• Your assignment
Transcribe word for word the part of the book review that begins with the words "Ibn Rushd’s rival" and ends with "can stop them.".

• Text shown
____
Monday, October 12, 2015

Two Years Eight Months and Twenty-Eight Nights

The Salman Effect

A new book by Salman Rushie is always reason to celebrate, even though he has never managed to surpass the creative, critical and commercial success of Midnight’s Children.  After that, he has been more in the news over the fatwa following The Satanic Verses, and the Page 3 kind of gossip about his girlfriends.

If every he does is compared to Midnight’s Children, then of course, nothing will ever measure up, but his latest, Two Years Eight Months and Twenty-Eight Nights has that blend of fable, fantasy, mythology, social comment and sheer mischief that makes his work so exciting to read, even it is somewhat laborious to go through as this one it and almost impossible to summarise.  The suggestion is, not to read it on one go, but savour it s few pages at a time, and enjoy the prose, the play on words, the slow, unfolding process of a writer enjoying his work.

There is the now familiar magic realism, the love story of a female jinn or jinia called Dunia and a philosopher called Ibn Rushd, that spans several generations and two worlds, one inhabited by humans and the other by jinns.  The jinn universe is peaceful and happy, where the favourite pastime is sex;  humans are blessed (or cursed) with the ability to feel emotion, so are as capable of love as hate and violence.

Ibn Rushd’s rival is Ghazali who foments trouble in the name of religion, and they fight even after death; while they try to win arguments as their bodies disintegrate in their graves, four evil jinn Zabardast, Zumurrud, Ra’im Blood-Drinker and Shining Ruby, are causing mayhem on Earth and only Dunia can stop them.
____
Records from a collection:
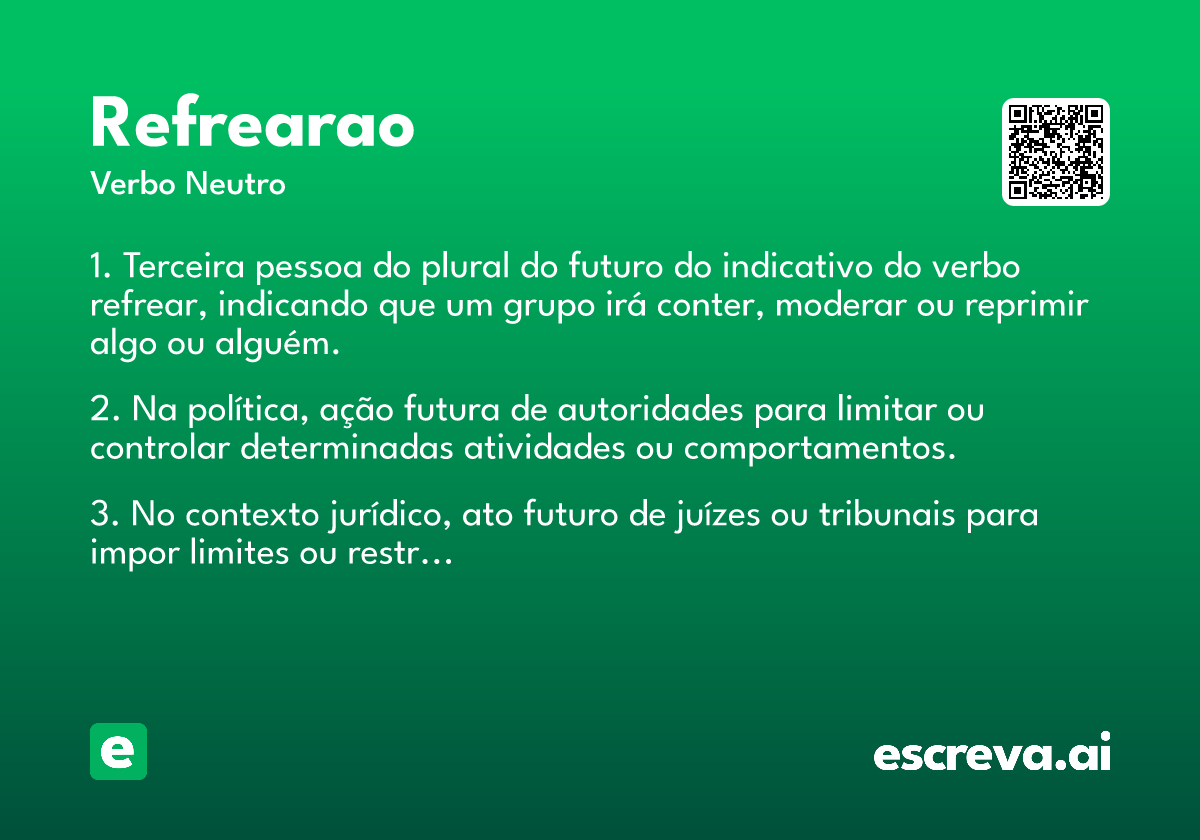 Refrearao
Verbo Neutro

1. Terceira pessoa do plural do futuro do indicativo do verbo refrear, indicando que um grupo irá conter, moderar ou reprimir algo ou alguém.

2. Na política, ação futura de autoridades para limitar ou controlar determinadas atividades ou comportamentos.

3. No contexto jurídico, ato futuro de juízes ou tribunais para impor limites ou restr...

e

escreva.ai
____
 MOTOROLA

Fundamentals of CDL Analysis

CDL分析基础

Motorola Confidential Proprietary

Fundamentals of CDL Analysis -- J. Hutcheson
____
• Result of the exercise
Ibn Rushd’s rival is Ghazali who foments trouble in the name of religion, and they fight even after death; while they try to win arguments as their bodies disintegrate in their graves, four evil jinn Zabardast, Zumurrud, Ra’im Blood-Drinker and Shining Ruby, are causing mayhem on Earth and only Dunia can stop them.